Exercise requirements
Rewrite the lines from the one holding "How far from the camera" through the end of the items, inclusive, changing every "farther" to "further" and leaving everything else unchanged.
-- START Recorded information --
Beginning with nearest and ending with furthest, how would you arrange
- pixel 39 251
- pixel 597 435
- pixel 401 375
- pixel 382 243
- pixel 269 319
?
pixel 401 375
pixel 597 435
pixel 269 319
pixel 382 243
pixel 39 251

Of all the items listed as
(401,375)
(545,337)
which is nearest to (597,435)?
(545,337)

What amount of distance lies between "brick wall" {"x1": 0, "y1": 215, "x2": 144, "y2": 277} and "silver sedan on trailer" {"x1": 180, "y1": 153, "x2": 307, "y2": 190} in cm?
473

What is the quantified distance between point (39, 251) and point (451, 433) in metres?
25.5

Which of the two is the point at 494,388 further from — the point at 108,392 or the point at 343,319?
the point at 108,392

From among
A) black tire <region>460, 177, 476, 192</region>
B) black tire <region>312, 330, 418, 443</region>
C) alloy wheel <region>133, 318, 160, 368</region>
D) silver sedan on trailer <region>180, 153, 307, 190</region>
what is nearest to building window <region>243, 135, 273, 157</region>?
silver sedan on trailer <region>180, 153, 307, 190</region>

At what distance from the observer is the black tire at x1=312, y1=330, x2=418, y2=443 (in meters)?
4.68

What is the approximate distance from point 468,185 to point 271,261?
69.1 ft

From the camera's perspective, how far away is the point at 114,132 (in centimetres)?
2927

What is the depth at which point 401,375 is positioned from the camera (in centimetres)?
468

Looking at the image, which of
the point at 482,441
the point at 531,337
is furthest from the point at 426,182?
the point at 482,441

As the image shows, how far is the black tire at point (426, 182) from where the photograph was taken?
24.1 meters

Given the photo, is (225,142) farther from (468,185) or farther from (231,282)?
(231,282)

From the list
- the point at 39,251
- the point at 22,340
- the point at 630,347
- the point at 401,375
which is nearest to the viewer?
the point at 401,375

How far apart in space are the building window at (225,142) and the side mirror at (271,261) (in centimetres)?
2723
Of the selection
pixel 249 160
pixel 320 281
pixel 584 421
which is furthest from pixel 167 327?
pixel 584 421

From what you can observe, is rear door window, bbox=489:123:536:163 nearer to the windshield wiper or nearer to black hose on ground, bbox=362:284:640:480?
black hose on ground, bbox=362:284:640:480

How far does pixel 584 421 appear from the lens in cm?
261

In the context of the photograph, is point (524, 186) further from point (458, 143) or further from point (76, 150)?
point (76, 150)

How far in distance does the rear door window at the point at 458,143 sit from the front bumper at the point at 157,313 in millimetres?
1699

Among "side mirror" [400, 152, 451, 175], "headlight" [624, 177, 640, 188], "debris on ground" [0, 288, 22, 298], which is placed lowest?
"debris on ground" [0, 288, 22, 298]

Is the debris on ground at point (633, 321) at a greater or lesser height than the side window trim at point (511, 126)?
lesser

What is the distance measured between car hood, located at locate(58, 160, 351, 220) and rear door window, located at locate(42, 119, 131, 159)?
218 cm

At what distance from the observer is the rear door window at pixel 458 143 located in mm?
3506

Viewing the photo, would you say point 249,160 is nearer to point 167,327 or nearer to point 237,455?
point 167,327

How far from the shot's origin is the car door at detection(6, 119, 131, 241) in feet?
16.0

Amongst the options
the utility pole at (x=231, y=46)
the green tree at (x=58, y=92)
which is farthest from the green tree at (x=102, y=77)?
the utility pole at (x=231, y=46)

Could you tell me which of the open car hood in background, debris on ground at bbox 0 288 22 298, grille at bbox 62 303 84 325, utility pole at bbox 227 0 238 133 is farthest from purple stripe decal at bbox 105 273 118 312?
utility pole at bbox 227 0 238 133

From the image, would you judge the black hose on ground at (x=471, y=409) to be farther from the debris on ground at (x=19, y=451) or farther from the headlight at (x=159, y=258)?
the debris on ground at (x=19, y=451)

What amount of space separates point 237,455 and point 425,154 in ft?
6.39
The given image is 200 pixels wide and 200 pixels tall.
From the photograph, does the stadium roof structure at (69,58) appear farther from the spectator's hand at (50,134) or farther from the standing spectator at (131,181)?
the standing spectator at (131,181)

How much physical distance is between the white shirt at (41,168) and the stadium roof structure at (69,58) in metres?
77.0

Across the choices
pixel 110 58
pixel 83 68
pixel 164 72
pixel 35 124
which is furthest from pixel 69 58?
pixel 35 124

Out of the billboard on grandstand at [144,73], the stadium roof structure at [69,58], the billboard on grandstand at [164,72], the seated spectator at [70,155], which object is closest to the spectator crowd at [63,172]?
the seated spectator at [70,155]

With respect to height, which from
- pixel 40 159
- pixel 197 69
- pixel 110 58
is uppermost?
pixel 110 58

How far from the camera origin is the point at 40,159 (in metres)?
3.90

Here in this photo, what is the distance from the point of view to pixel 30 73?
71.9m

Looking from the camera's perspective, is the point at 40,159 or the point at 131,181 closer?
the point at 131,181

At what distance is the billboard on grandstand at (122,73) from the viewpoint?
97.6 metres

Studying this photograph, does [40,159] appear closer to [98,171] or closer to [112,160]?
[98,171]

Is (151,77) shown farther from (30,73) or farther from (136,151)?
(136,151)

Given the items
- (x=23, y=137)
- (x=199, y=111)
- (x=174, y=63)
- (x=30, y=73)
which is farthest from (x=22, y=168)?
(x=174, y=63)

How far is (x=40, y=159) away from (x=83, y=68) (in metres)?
-- END Recorded information --
Answer to this task
How far from the camera origin is the point at 40,159 (in metres)?
3.90

Here in this photo, what is the distance from the point of view to pixel 30 73?
71.9m

Looking from the camera's perspective, is the point at 40,159 or the point at 131,181 closer?
the point at 131,181

At what distance is the billboard on grandstand at (122,73) from the viewpoint?
97.6 metres

Studying this photograph, does [40,159] appear closer to [98,171] or closer to [112,160]?
[98,171]

Is (151,77) shown further from (30,73) or further from (136,151)?
(136,151)

Given the items
- (x=23, y=137)
- (x=199, y=111)
- (x=174, y=63)
- (x=30, y=73)
which is farthest from (x=22, y=168)?
(x=174, y=63)

How far is (x=40, y=159) away from (x=83, y=68) (in metres)?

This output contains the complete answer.